**Provided text:**
=-=-=-=-=

I like learning things and seeing how it all relates to each other. How registration affects records, how records affect forms, and how the standardization of forms brings it all together. I like things going to the right spot, things being organized and in the proper location, and things done properly with no errors. I just love it!

Karen has held a variety of roles within Nova Scotia Health over the past 16 years. In order to enroll in the CHIMA program, she first needed to upgrade by taking a biology course. With three children under the age of six, the entire effort took five years to complete. Karen shared that the hardest part was maintaining balance.

I had to find the proper balance between studying and family to ensure all my assignments were completed on time and I was prepared for the exams. It involved a lot of planning ahead and studying during my lunch hour and breaks at work.

Crediting Nancy as her biggest support, Karen recounted her belief that she could not have done it without her.

I would have quit in year one. I was already struggling with the upgrading, and she always kept me on track and gave me confidence to keep going because I may have given up before actually taking the main course. If it wasn’t for Nancy, I wouldn’t have gotten that biology course. And then once we started, it was a lot. I mean mentally, it was so much and without her support there’s no way I would have completed it.

Karen did complete the course and achieved her CHIMA certification in August of 2022. By February of 2023, she had achieved her dream of becoming a Coding Classification Specialist. “Right now, I code day surgery charts so when a person comes in, I read and decipher all the codes attached to that visit.” This skill set has room for movement, as well. Karen would like to eventually code obstetrics and newborn charts. A motivation for Karen in taking the course was to find a job where she could work from home. “My mom ran a post office out of our house when I was a kid, so as a busy mom myself, having a home office with flex hours works well for raising my family.”

Nancy, whose children were aged four and nine when she began the course, said the self-directed nature of the CHIMA program was challenging. Putting in 15-20 hours a week during her lunch hours, evenings, and on weekends over the four years, she agrees with Karen that balance was really important.

=-=-=-=-=

**Record set:**
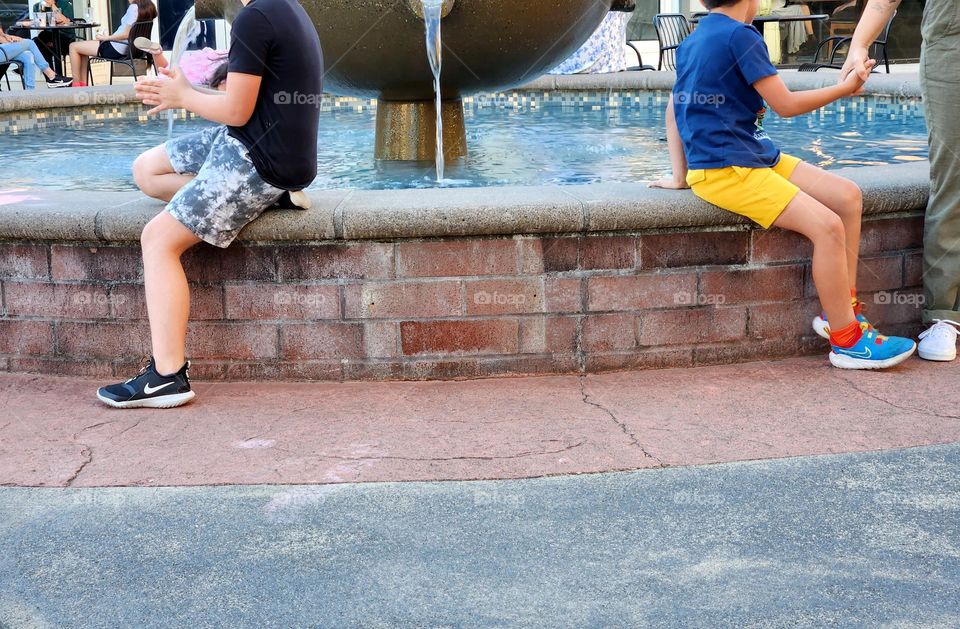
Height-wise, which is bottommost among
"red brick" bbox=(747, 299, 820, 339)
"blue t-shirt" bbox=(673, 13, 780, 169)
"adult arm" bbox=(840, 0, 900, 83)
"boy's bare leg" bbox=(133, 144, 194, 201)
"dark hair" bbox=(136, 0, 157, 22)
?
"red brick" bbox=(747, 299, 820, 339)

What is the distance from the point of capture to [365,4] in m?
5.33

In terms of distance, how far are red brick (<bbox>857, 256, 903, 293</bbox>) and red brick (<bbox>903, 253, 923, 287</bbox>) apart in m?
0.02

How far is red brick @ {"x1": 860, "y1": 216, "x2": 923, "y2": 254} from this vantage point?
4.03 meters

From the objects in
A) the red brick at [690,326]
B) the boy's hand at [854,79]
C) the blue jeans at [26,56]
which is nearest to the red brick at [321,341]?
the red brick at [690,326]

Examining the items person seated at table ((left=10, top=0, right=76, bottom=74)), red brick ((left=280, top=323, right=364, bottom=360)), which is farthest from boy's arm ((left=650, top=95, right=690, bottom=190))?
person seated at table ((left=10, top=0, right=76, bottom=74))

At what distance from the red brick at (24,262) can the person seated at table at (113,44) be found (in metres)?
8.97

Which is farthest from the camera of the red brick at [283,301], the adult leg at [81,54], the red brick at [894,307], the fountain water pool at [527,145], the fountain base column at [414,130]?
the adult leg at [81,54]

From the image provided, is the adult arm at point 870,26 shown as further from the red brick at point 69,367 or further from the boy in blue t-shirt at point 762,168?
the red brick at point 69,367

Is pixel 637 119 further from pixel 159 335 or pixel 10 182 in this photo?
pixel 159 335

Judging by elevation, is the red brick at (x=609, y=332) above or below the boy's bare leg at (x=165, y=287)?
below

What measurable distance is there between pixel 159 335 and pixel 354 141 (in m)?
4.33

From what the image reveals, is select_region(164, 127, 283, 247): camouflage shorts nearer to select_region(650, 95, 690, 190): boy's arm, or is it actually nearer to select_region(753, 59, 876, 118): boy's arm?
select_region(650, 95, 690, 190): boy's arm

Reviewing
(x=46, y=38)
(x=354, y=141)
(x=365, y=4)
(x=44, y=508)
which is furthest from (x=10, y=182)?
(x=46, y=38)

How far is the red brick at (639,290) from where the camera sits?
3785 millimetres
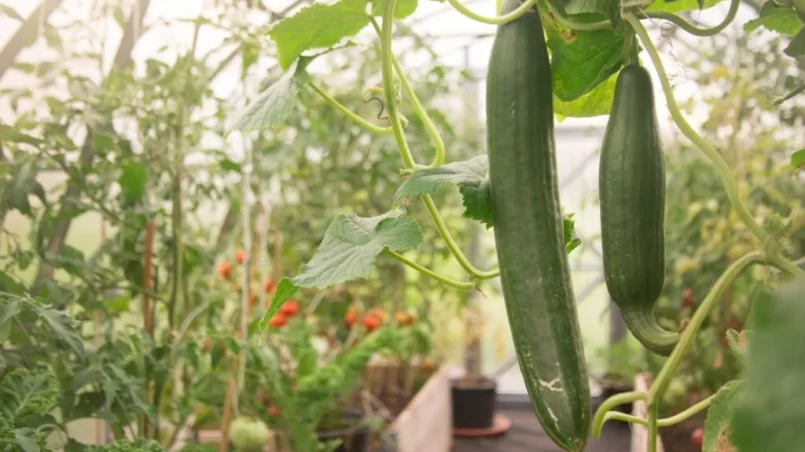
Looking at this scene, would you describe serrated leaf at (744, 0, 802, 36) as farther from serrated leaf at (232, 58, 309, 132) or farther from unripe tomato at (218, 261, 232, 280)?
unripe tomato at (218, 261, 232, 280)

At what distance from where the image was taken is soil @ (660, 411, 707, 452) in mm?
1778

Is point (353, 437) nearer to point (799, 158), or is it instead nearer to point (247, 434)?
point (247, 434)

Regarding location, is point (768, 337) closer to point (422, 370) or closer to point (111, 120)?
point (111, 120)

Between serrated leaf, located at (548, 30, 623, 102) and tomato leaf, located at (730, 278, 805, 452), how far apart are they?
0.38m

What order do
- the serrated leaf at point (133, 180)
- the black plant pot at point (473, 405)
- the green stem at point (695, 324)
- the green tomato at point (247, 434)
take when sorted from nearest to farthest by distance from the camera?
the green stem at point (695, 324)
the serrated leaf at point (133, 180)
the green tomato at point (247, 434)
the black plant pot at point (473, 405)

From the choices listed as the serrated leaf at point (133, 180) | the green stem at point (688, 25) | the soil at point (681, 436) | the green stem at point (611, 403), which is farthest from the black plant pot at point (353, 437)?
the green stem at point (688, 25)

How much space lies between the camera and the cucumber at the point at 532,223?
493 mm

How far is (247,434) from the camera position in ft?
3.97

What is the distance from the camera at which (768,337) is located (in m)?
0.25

=-=-=-=-=

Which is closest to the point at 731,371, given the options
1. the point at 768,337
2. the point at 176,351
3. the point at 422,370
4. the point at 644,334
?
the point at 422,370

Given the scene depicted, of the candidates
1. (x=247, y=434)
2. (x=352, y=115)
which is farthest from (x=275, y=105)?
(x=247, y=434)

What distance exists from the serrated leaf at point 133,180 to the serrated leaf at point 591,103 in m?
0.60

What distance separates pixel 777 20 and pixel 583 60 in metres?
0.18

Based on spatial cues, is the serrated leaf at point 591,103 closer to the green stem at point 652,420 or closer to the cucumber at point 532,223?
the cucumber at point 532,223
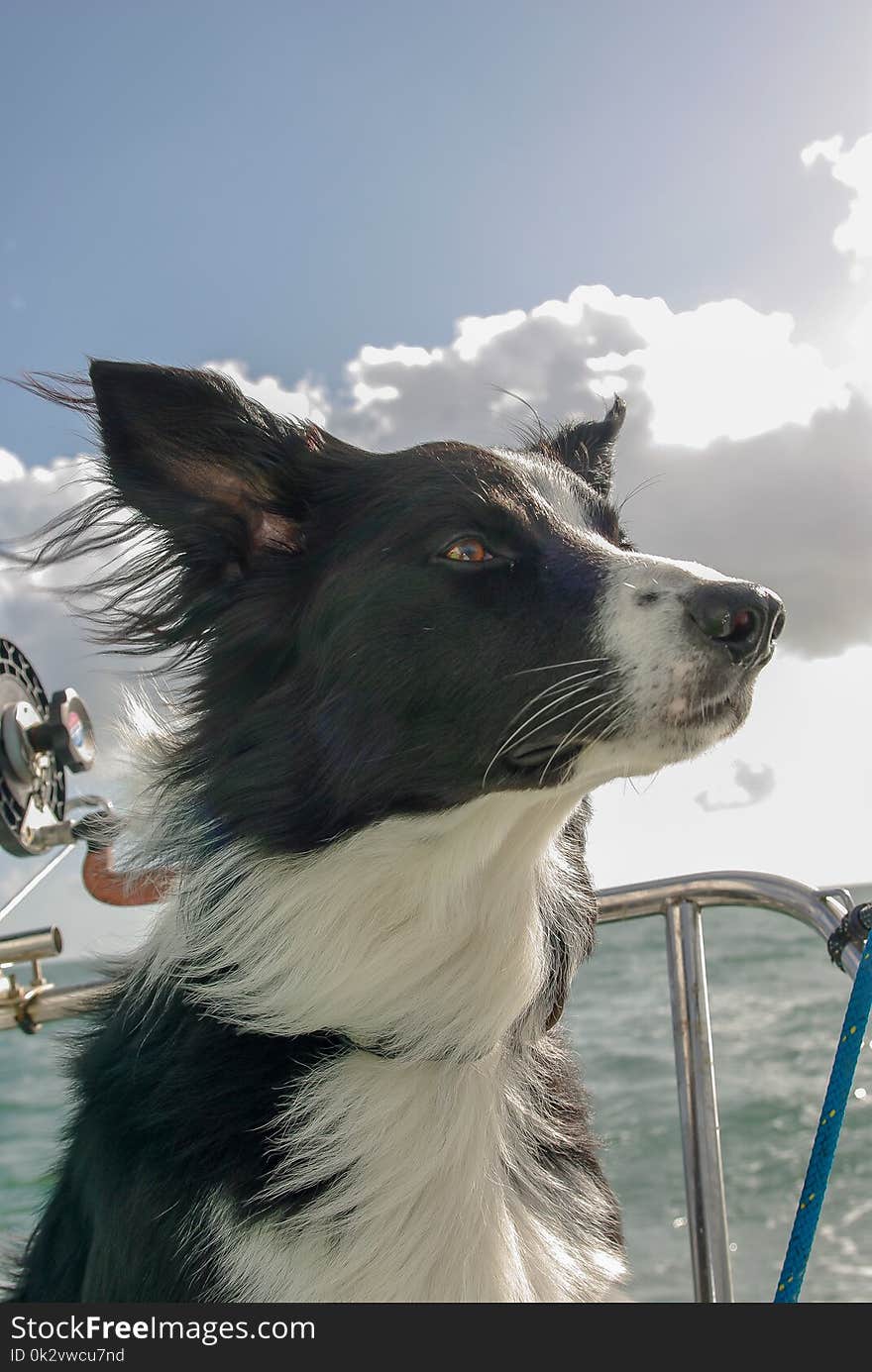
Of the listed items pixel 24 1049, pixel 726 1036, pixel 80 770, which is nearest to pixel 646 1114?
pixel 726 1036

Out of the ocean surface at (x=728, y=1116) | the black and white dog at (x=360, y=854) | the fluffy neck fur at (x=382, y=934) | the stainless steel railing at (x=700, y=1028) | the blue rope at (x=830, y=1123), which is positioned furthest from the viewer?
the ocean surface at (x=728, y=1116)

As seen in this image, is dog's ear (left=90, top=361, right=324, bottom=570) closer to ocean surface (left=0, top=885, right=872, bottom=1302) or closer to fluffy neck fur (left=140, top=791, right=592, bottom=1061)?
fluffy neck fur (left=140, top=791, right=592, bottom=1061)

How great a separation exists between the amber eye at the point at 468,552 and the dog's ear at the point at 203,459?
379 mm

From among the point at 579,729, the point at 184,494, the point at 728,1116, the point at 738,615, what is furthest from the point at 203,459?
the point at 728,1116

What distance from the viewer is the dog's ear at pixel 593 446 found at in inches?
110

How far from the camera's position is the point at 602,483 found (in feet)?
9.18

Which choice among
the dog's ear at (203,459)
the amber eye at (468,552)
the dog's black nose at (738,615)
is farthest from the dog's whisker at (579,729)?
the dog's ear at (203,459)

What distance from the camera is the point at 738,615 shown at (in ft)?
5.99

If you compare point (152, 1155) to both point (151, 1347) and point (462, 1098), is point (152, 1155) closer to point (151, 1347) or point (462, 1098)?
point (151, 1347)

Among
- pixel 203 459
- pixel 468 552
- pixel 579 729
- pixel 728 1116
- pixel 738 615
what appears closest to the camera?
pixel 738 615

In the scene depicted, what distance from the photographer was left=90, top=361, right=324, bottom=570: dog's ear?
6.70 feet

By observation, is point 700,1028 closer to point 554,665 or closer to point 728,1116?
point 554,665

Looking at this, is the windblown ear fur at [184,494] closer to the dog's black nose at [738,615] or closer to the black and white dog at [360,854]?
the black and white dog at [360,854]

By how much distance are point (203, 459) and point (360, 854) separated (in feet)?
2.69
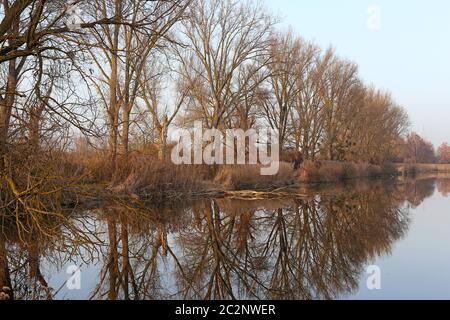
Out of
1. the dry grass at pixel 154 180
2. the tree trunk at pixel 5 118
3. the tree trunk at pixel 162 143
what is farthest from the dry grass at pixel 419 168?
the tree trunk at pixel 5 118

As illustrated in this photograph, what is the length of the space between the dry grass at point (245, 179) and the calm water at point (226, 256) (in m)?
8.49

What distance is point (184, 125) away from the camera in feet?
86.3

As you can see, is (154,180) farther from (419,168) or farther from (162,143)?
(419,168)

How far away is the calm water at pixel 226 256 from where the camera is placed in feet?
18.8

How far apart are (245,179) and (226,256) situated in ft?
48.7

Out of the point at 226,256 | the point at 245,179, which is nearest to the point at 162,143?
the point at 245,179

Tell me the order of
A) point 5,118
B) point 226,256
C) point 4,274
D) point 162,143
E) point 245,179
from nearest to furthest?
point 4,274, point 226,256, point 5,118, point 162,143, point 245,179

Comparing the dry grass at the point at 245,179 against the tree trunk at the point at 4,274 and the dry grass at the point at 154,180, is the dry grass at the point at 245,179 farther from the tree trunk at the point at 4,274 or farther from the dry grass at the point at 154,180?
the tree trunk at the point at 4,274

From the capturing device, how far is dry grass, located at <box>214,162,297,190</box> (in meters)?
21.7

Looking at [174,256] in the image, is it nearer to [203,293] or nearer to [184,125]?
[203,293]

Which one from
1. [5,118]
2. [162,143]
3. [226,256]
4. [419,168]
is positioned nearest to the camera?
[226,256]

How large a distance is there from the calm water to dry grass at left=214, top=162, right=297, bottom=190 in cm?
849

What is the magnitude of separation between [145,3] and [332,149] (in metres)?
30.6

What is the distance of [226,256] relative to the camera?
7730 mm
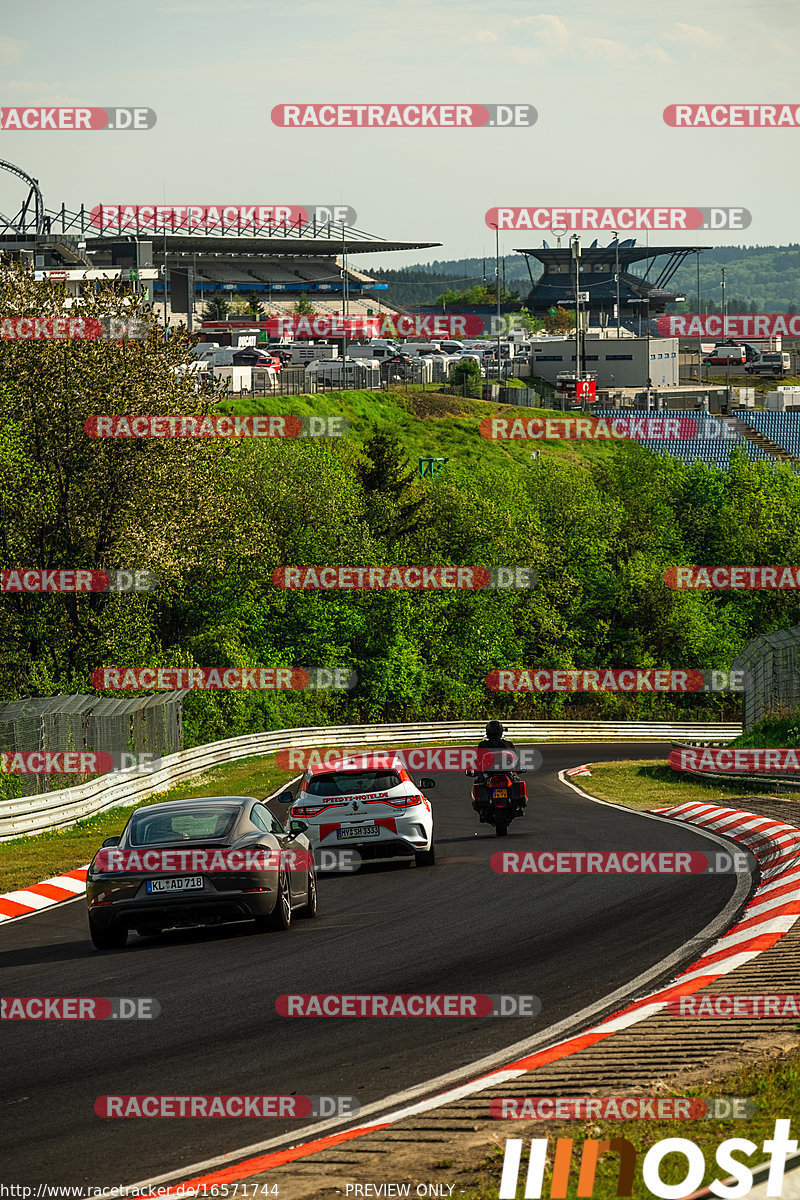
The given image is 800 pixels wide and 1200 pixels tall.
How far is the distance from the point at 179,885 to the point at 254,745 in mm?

=-=-=-=-=

**Work item A:** Translate this sentence from the text about Karen and Nancy into Spanish: "Karen shared that the hardest part was maintaining balance."
**Work item B:** Carry on the text about Karen and Nancy from its last sentence, in the same voice.

**Written answer A:** Karen compartió que lo más difícil fue mantener el equilibrio.

**Written answer B:**
I ate while studying whether it was the library, the car, my desk, whatever space I could use that was quiet enough. It was a lot, especially with the young children to try to have a work life and school balance and not let anything get neglected because if something failed, then I had to let something else fail while I got caught up with that thing.

Nancy credits her friendship with Karen as being a big part of her success.

We were really each other’s cheerleaders when one of us was struggling. We were there to support each other because we were going through the same things, you know, both parents of young children, and both with full-time careers. When I really was down and didn’t know if I could go anymore, she encouraged and pushed and got me through it, and I’d do the same for her.

While it was a challenge for both women to achieve, they agree it was well worth the career advancement that followed.

A total of seven IMIT staff in Health Information Services at Nova Scotia Health have received CHIMA certification in the past two years. In addition to Nancy and Karen, Tara Deruelle, a Coding and Classification Specialist and Hunter Haas, who is Assistant Manager for Health Records in Western Zone, both received their CHIMA certification in 2022. Marci Strong, Assistant Manager for Admitting, Registration and Switchboard in the Western Zone, received her certification in 2023, as did Miriam Lagunas-Carbajal and Irene Vassallo, who are Coding and Classification Specialists.

CHIMA advocates for the health information profession, monitors industry trends, and provides continuing education. The theme of this year’s Health Information Professionals Week (October 16th to 20th) is Knowledge made Visible, something that Nancy, Karen, and all of the other CHIMA graduates are modelling daily.